In April, July and August 2009, the Company entered into a series of convertible notes aggregating $170,000. The notes are due one year from the date of issuance and incur interest at the rate of 10% per annum. In connection with the notes, the Company issued five year warrants to purchase 1,602,857 shares of the Company's common stock at an exercise price of $.05 per share. The warrants may be exercisable at any time for a period of 5 years. No expense was recorded for these warrants as the additional cost was not material. The notes were not paid by the due date; however, the note holders waived the default. During the six months ended April 30, 2011, the Company issued 310,026 common stock shares in payment of accrued interest.



13




Round F loans


In November 2009, January 2010 and March 2010 the Company entered into a series of convertible notes aggregating $419,000. The notes are due one year from the date of issuance and incur interest at the rate of 10% per annum. In connection with the notes, the Company issued five year warrants to purchase 11,971,429 shares of the Company's common stock at an exercise price of $.05 per share. The warrants may be exercisable at any time for a period of 5 years. In connection with the issuance of the warrants and conversion features, the Company has reflected a value totaling $236,417. The fair value of the warrant grant was estimated on the date of the grant using the Black-Scholes option-pricing model with the following weighted average assumptions: expected volatility of 15%, risk free interest rate of 2.068 to 2.60% and expected lives of 5 years. During the six months ended April 30, 2011, the Company issued 1,729,753 common stock shares in payment of accrued interest and principal. The notes were not paid by the due date; however, the note holders waived the default.


Round G loans


In May through November 2010, the Company entered into a series of convertible notes aggregating $805,000. The notes are due one year from the date of issuance and incur interest at the rate of 10% per annum. The interest is payable in cash or common shares at the discretion of the Company. The notes are convertible into common shares at a conversion price of $.035 per share. In connection with the notes, the Company issued five year warrants to purchase 23,000,000 shares of the Company's common stock at an exercise price of $.05/share. Through October 31, 2010, the Company issued 2,900,157 shares of common stock in payment of accrued interest and principal. In connection with the issuance of the warrants and conversion features, the Company has reflected a value totaling $192,608. The fair value of the warrant grant was estimated on the date of grant using the Black-Sholes option-pricing model with the following weighted average assumptions: expected volatility of 15%, risk free interest rates between 1.23% and 2.03%, and expected lives of five years. In November 2010 the company entered into a convertible note for $50,000. The note is due nine months from the issuance date and bears interest at 8% per annum. The note is payable in cash or common shares at the discretion of the Company. The notes are convertible into common shares at 58% of the closing share price on the date of conversion. During the six months ended April 30, 2011, the Company issued 4,697,278 common stock shares in payment of accrued interest and principal.


Round H loan


In March 2011 the Company issued a convertible note aggregating $100,000. The note is due one year from the date of issuance and incurs interest at the rate of 10% per annum. The notes are convertible into common shares at a conversion price of $.035 per share. In connection with the notes, the Company issued five year warrants to purchase 2,857,143 shares of the Company's common stock at an exercise price of $.05 per share.

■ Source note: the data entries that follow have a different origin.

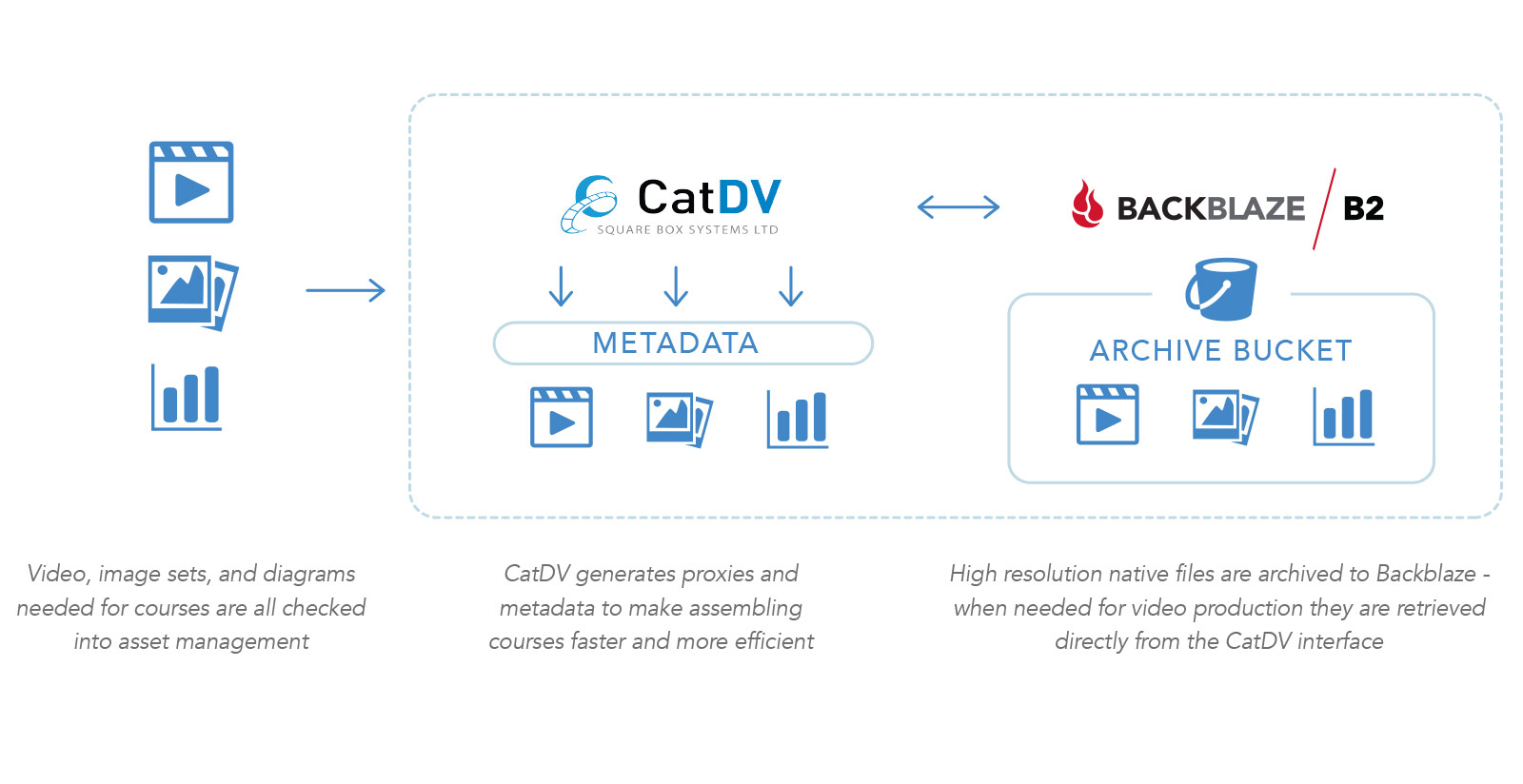 CatDV to B2 Diagram
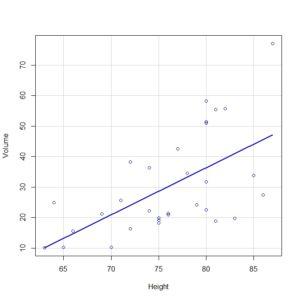 Representación gráfica de la nube de puntos y la recta de regresión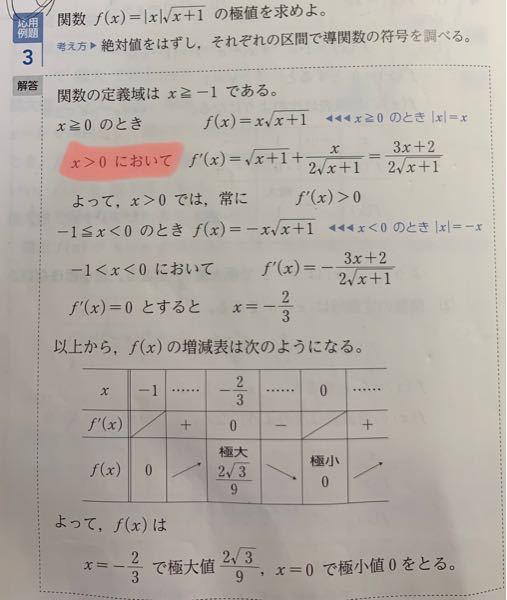 f'(x)を求めるときは何故x>0において とするのでしょうか?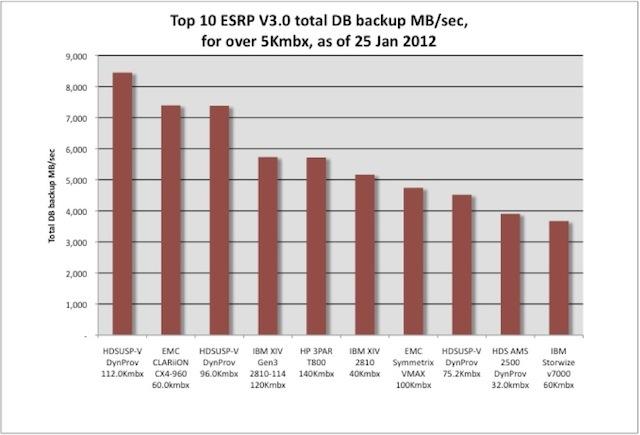 SCI's Latest ESRP (v3) Performance Analysis for Over 5K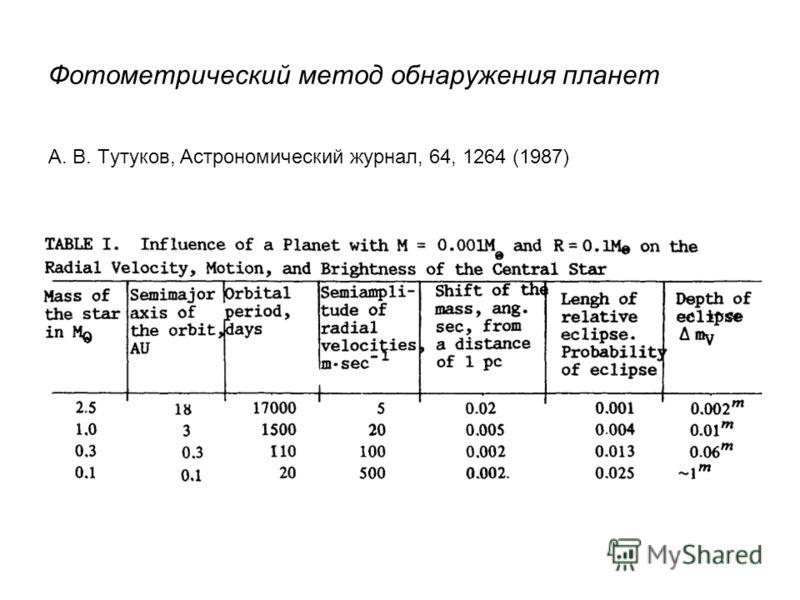 Фотометрический метод обнаружения планет А. В. Тутуков, Астрономический журнал, 64, 1264 (1987)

For all of the debt financing described above, the Company has the option to either pay the interest due in cash or in shares of the Company's common stock.


7.

Commitments


Operating Leases


The Company leases office space and equipment under a non-cancelable operating lease agreement expiring in November 2011. Total rent expense for these operating leases were approximately $11,409 and $10,203 for the three months ended January 31, 2011 and 2010, respectively.



14




Legal


We are currently involved in a dispute over a services contract. S.O.S. Resources (“SOS”) and its president, Sol Russo have claimed that SOS fully performed under an agreement with us and is entitled to receive 3,110,000 shares of our registered common stock, and later asserted that they would seek a sum of $1,191,600 from us. However, in order to avoid the expense and uncertainties that accompany protracted litigation, we intend to settle all claims that SOS might have against us in exchange for $100,000, comprised of an initial payment of $50,000 upon execution of the Settlement Agreement, followed by a second payment of $ 50,000 one year later. In addition, all shares that have been issued to SOS will be cancelled.



8.

 Income Taxes

The Company has not filed federal or state tax returns for the years ended October 31, 2004, 2005, 2006, 2007, 2008, 2009 and 2010. The Company did not believe it owed material federal or state taxes for these fiscal years as a result of its operating losses. At April 30, 2011, the Company had approximately $13.5 million of net operating losses ("NOL") carryforwards for federal and state income purposes. These losses are available for future years and expire through 2030. Utilization of these losses may be severely or completely limited if the Company undergoes an ownership change pursuant to Internal Revenue Code Section 382.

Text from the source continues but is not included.